A north-east pig farmer has encouraged his peers to ask for help when they are facing problems with their mental health.
Kevin Gilbert, who farms at Womblehill near Kintore, Inverurie, made the plea in a blog post on NFU Scotland’s website to coincide with Mental Health Awareness Week.
“I find it relatively easy to speak about farming, but mental health is a different matter,” wrote Mr Gilbert, a former chairman of the union’s pigs committee.
He shared the story of his own mental health struggles, which started in 1990 when he returned home from working in Yorkshire to take over his family farm after his father died from liver cancer.
“I muddled along for a start, but I soon found it quite overwhelming trying to run the business at the age of 22,” wrote Mr Gilbert.
“I also went from having a good group of friends and an active social life, to just working all the time at home. I went to my GP, who wasn’t very helpful, but put me on mild anti-depressants which seemed to help.”
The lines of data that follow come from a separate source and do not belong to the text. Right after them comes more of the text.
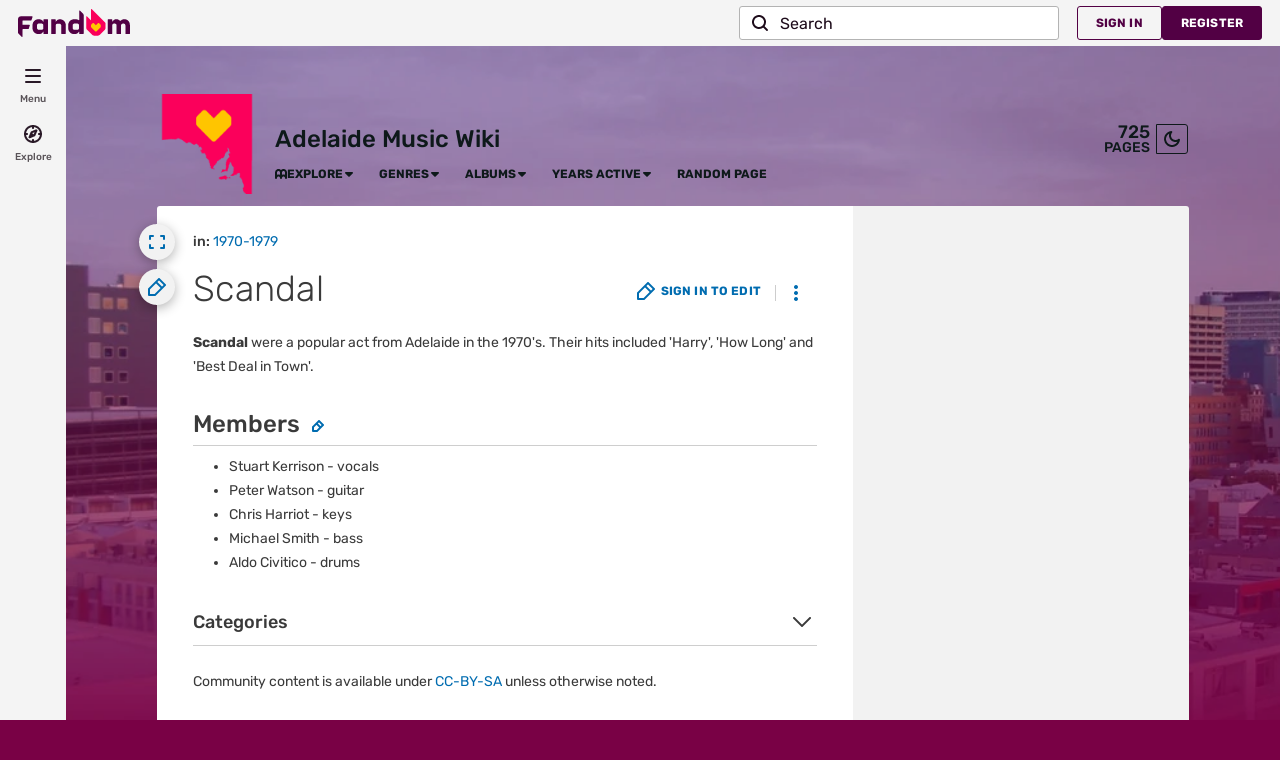

--- FILE ---
content_type: text/javascript
request_url: https://beacon.wikia-services.com/__track/special/identityinfo?a=2553&beacon=1MTKpv7bYE&browser=OSX+Chrome+131&browser_ts=1764061008213&c=unknown&cb=84714&ck=unknown&country=us&exp_bucket=01&lc=unknown&n=-1&partner_identity_id=cb36aa1d-fddc-40c2-b189-4a65d7e3782f&partner_name=Google&pv_number=1&pv_number_global=1&pv_unique_id=812e5ebe-6db9-410c-992b-c2acfb917446&s=unknown&session_id=54cbc88a-77ef-4767-875e-6aa406716c01&tz_offset=0&u=0&ua=Mozilla%2F5.0+%28Macintosh%3B+Intel+Mac+OS+X+10_15_7%29+AppleWebKit%2F537.36+%28KHTML%2C+like+Gecko%29+Chrome%2F131.0.0.0+Safari%2F537.36%3B+ClaudeBot%2F1.0%3B+%2Bclaudebot%40anthropic.com%29&url=https%3A%2F%2Fadelaidemusic.fandom.com%2Fwiki%2FScandal&x=unknown
body_size: 267
content:
var beacon_id = "1MTKpv7bYE"; var varnishTime = "Tue, 25 Nov 2025 08:56:48 GMT";

--- FILE ---
content_type: text/javascript
request_url: https://beacon.wikia-services.com/__track/special/trackingevent?&beacon=1MTKpv7bYE&a=2553&c=216647&pv_unique_id=812e5ebe-6db9-410c-992b-c2acfb917446&ga_category=heartbeat&ga_action=imalive&ga_value=5
body_size: 56
content:
var beacon_id = "1MTKpv7bYE"; var varnishTime = "Tue, 25 Nov 2025 08:56:51 GMT";

--- FILE ---
content_type: text/javascript
request_url: https://beacon.wikia-services.com/__track/special/trackingevent?c=216647&x=adelaidemusic&a=2553&lc=en&n=0&u=0&s=ucp_desktop&cb=78696&beacon=1MTKpv7bYE&pv_unique_id=812e5ebe-6db9-410c-992b-c2acfb917446&timestamp=1764061009211&tz_offset=0&exp_bucket=01&userId=0&browserEvent=undefined&ga_category=ROAA&ga_action=impression&ga_label=desktop-active-none-res&ga_value=01
body_size: 267
content:
var beacon_id = "1MTKpv7bYE"; var varnishTime = "Tue, 25 Nov 2025 08:56:49 GMT";

--- FILE ---
content_type: text/javascript
request_url: https://beacon.wikia-services.com/__track/special/trackingevent?c=216647&x=adelaidemusic&a=2553&lc=en&n=0&u=0&s=ucp_desktop&cb=20706&beacon=1MTKpv7bYE&pv_unique_id=812e5ebe-6db9-410c-992b-c2acfb917446&timestamp=1764061009291&tz_offset=0&exp_bucket=01&userId=0&browserEvent=undefined&ga_action=impression&ga_label=global-top-navigation&ga_category=global-top-navigation
body_size: 267
content:
var beacon_id = "1MTKpv7bYE"; var varnishTime = "Tue, 25 Nov 2025 08:56:49 GMT";

--- FILE ---
content_type: text/javascript
request_url: https://beacon.wikia-services.com/__track/special/trackingevent?c=216647&x=adelaidemusic&a=2553&lc=en&n=0&u=0&s=ucp_desktop&cb=85713&beacon=1MTKpv7bYE&pv_unique_id=812e5ebe-6db9-410c-992b-c2acfb917446&timestamp=1764061010291&tz_offset=0&exp_bucket=01&userId=0&browserEvent=undefined&ga_action=impression&ga_category=right-rail&ga_label=opened
body_size: 267
content:
var beacon_id = "1MTKpv7bYE"; var varnishTime = "Tue, 25 Nov 2025 08:56:50 GMT";

--- FILE ---
content_type: text/javascript
request_url: https://beacon.wikia-services.com/__track/view?a=2553&n=0&env=prod&c=216647&lc=en&lid=75&x=adelaidemusic&s=ucp_desktop&mobile_theme=fandom-light&rollout_tracking=mw143&pg=Scandal&url=https%3A%2F%2Fadelaidemusic.fandom.com%2Fwiki%2FScandal&cb=1764061008196&session_id=54cbc88a-77ef-4767-875e-6aa406716c01&pv_unique_id=812e5ebe-6db9-410c-992b-c2acfb917446&pv_number=1&pv_number_global=1&u=0&exp_bucket=01&exp_bucket_v=v6&exp_bucket_2=v5-29&beacon=1MTKpv7bYE&b2=axoMj3mLOL.1764061006220&tsto=2062
body_size: 268
content:
var beacon_id = "1MTKpv7bYE"; var varnishTime = "Tue, 25 Nov 2025 08:56:48 GMT";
He said he has since had other episodes of depression, and he now sees a psychiatrist three times a year.
“It took a long time for me to get through the system and be able to see the psychiatrist, but I am now at the stage where my mental health is now quite well-managed,” wrote Mr Gilbert.
“Although it is difficult at first, once you can get into the NHS system the help is there.”
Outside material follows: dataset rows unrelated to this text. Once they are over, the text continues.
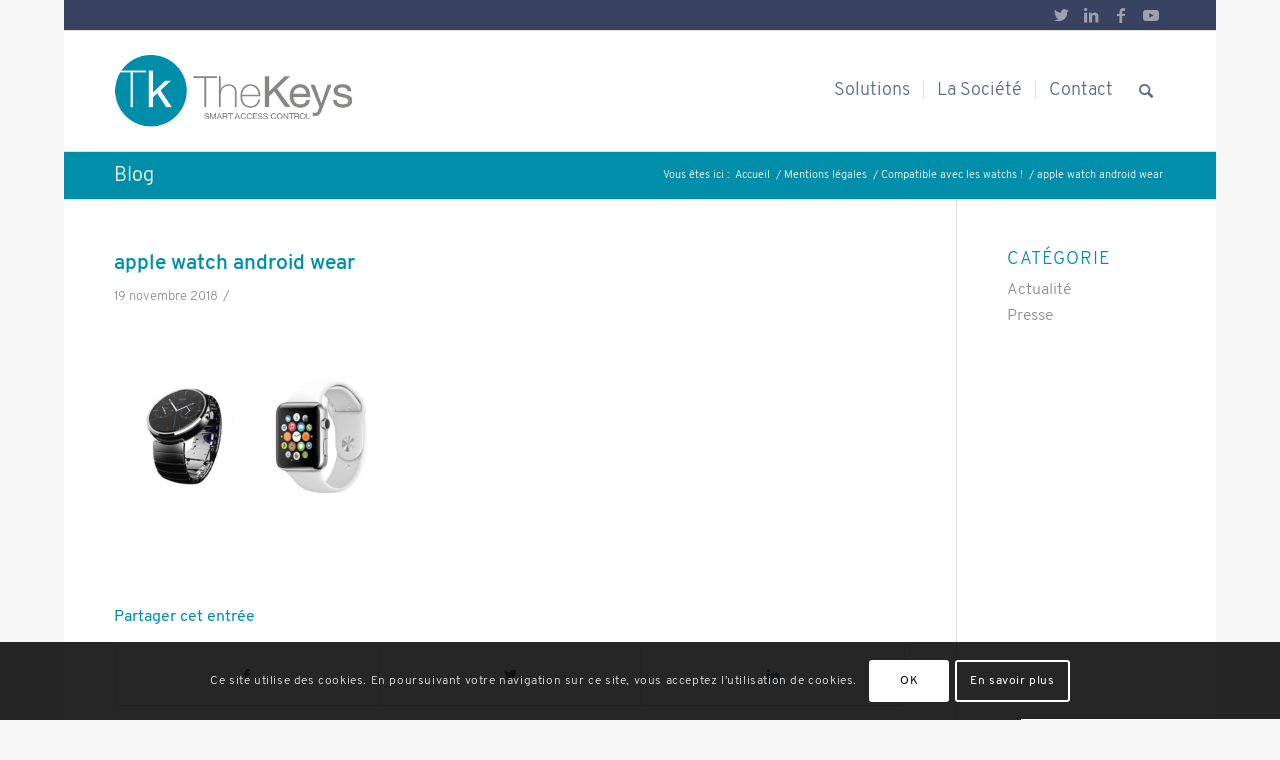

--- FILE ---
content_type: text/css
request_url: https://www.the-keys.fr/wp-content/themes/TK_V2_Enfold/style.css?ver=4.8.6.2
body_size: 1703
content:
/*
Theme Name: TK_V2_Enfold
Description: A <a href='http://codex.wordpress.org/Child_Themes'>Child Theme</a> for the Enfold Wordpress Theme. If you plan to do a lot of file modifications we recommend to use this Theme instead of the original Theme. Updating wil be much easier then.
Version: 1.0
Author: Kriesi
Author URI: http://www.kriesi.at
Template: enfold
*/



/*Add your own styles here:*/
/*transparence header*/
/* PHONE INFO */
#header_meta .phone-info a {
	text-decoration:none;
	font-weight:600;
	color:#FFF;
}
#header_meta .phone-info a:hover {
	text-decoration:none;
	font-weight:600;
	color:#FF8800;
}

.phone-info {
    float: left;
    font-weight: 600;
    line-height: 20px;
    font-size: 11px;
	padding-top:5px;
}
.header_bg { opacity: 1 !important; }

/*avia slider*/
.avia-caption {
  top:50px;
right:15px;
}

.avia-inner-caption {
  text-align:center !important;
}

h2.avia-caption-title{
font-size:16px !important;
}

.avia-caption .avia-caption-title {
    background:#008DAA;
    filter: alpha(opacity = 50);
	border-radius:20px;
   /* background: rgba(0, 0, 0, 0.0);
    display: inline-block;
    margin: 0 0 1px 0;
    padding: 10px 15px;*/
}

.avia-slideshow-dots a {

    display: inline-block;
    height: 5px;
    width: 5px;
    border-radius: 0px;
    background: #000;
    opacity: 0.6;
    filter: alpha(opacity=60);
    text-indent: 100px;
    overflow: hidden;
    margin: 0 3px;
    padding: 5px;
    position: relative;
    bottom: 33px;
    -webkit-backface-visibility: hidden;

}
/*end avisalider*/

strong, b {
    font-weight: 400;
}

/*header_meta*/
#header_meta {
	background-color:#39435F;
}



/* marqueur inferieur */
.avia-menu-fx {
    height: 3px;
}
.phone-info span {
    display: inline-block;
	color: #ffffff;
	font-size:15px;
}

/*cadre vignette article*/
.avia-content-slider .slide-image {
    border-radius: 3px;
   /* display: block;
    position: relative;
    -webkit-perspective: 1000px;
    -webkit-backface-visibility: hidden;
    margin: 0 auto;*/
    border-width: 1px;
    border-style: solid;
	border-color:#CCC;
	height: 200px;
	margin-bottom:20px;
}

.title_container .main-title {
    
    font-size: 20px;
    line-height: 30px;
    top: 5px;
    font-weight: 300;
}

/*WIDGET TITTLE*/
 h3 .widgettitle{
    font-weight:600;
    text-transform: uppercase;
    font-size: 30px;
	color:#FFFFFF;
}
/*wideget menu*/
#top .widget_nav_menu li >a {
    font-size: 14px;
	font-weight: 300;
}
/* page footer*/
#footek .content .flex_column .widget_nav_menu li a {
	padding: 0px 0px 0px 0;
	color:#9CA1AF;
	border:none;
}

#footek .flex_column .widget .widgettitle, .content .widget .widgettitle {
    margin-top: 0px;
	font-weight: 600;
	color:#FFFFFF;
}
#footek .widgetttle h3 {
    font-family: 'overpass', 'Helvetica Neue', Helvetica, Arial, sans-serif;
    font-weight: 600;
}

#footek .content .flex_column .widget_nav_menu li:first-child {
    border-top-style: solid;
    border-top-width: 0px;
	padding-top: 1px;
}
#footek .content .flex_column .widget_nav_menu li {
    background-color: transparent;
    margin: 0;
    padding: 0;
    border-bottom-style: solid;
    border-bottom-width: 0px;
}
#footek .content .flex_column .widget_nav_menu li > a:hover{
   background-color: transparent;
	color:#ffffff;

}
#footek .content .flex_column .widget_nav_menu ul:first-child > .current-menu-item, #top .content .flex_column .widget_nav_menu ul:first-child > .current_page_item {
    background-color: transparent;
}

/**/
#top h3 a  {
    font-size: 18px;
    text-align: left;
    letter-spacing: 1px;
	font-weight:400;
	
}


/**/
#top .title_container .container {
    padding-top: 5px;
    padding-bottom: 5px;
    min-height: 48px;
}
	
/* Bouton*/

élément {

    background-color: #ff8800;
    border-color: #ff8800;
    color: #ffffff;

}
.avia-button.avia-size-small {

    padding: 9px 30px 7px;
    font-size: 13px;
    min-width: 80px;

}
body div .avia-button {

    border-radius: 20px;

}
.avia_textblock {
    line-height: 1.8 em;
}

#top .social_bookmarks li {
    height: 100%;
    float: left;
    padding: 0;
    -webkit-transition: all 0.2s ease-in-out;
    transition: all 0.2s ease-in-out;
    border-right-style: solid;
    border-right-width: 0px;
    display: block;
    width: 30px;
}

.header_color .social_bookmarks a{
	color:#9CA1AF;
}
/*sousmenu*/
#top .av-submenu-container {

    min-height: 52px;
    position: relative;
    width: 100%;
    border-bottom-style: solid;
    border-bottom-width: 1px;
    -webkit-perspective: 1000px;
    -webkit-backface-visibility: hidden;
    font-size: 13px;
    line-height: 1.65em;
    z-index: 200;

}


@media only screen and (max-width: 767px){
	.text-under-image {
	    position: absolute !important;
	    background-color: #fff;
	    bottom: 0;
	    left: 50%;
	    transform: translateX(-50%);
	    padding: 0 30px;
	    margin: 0 !important;
	    text-shadow: 1px 1px 2px #aaa;
	    border-radius: 8px 8px 0 0;
	}
	
	.avia-caption {
  top:10px;
right:15px;
}
}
He said he didn’t have specific advice for others in a similar situation, but there was help available from the NHS, private counsellors and charities including RSABI and the Samaritans.
“The most important thing is to speak to someone about your problems – something middle-aged men are particularly poor at,” said Mr Gilbert.
“Don’t bottle things up until they become too big to deal with. If they do, ask for help.
“If the first person you ask isn’t helpful, try someone else.”